Question

I recently finished reading this paper, and was wondering about a couple of things relating to theorem 1, which says that for any curve X there is a curve Y and f:Y->X such that pushforward is a dominant rational map from the Jacobian of Y to the moduli of semistable vector bundles on X (with numerical invariants fixed to make things more definite.) So I had two questions:

1) Given a morphism of curves f:Y->X, is there a good characterization of the line bundles L on Y with f_*(L) semistable (or not semistable, equivalently)?

2) Given a morphism of curves f:Y->X, is there a good characterization of which semistable bundles are in/not in the image of f_*?

Answer 1

Re: first question.

For semistability, we need a homomorphism from a line bundle U -> X of a certain degree to the pushdown of a line bundle L, which is the same thing as having a section on Y of f ^ * U ^ * \otimes L.

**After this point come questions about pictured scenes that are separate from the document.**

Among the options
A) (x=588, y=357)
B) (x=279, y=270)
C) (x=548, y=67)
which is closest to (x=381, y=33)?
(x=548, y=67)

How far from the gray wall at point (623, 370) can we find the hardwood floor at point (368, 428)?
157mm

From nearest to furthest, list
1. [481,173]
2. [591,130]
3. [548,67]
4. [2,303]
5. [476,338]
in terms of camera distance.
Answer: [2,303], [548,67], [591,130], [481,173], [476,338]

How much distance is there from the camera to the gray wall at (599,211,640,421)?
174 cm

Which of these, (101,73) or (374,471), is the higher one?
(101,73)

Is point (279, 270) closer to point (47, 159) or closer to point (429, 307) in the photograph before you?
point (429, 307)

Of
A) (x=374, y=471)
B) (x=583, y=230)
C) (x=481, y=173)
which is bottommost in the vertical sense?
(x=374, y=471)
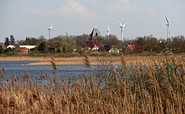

This can be expressed in terms of special spaces of divisors, and you can find details worked out explicitly for an example in rank 2 (i.e. a holomorphic double covering f: Y -> X) in pages 103-105 of [NJH,87].

Answer 2

A later paper of Beauville (here, preprint from 2000) seems to address your first question, but more generally by taking direct images of vector bundles. He makes the following conjecture:

If f: X'-> X is a finite morphism of smooth projective curves and E is a generic vector bundle on X', then f_*E is stable if g(X) \geq 2 and is semistable if g(x) = 1.

The problem is actually equivalent to that of a pushing down a line bundle L (from a different cover).

In the paper, he shows that the conjecture holds with some restrictions on L (e.g. when \chi(X) is small), although obviously one wants it to hold more generally. He shows, as well, that the conjecture holds as worded above whenever f is an etale covering.

Does this help?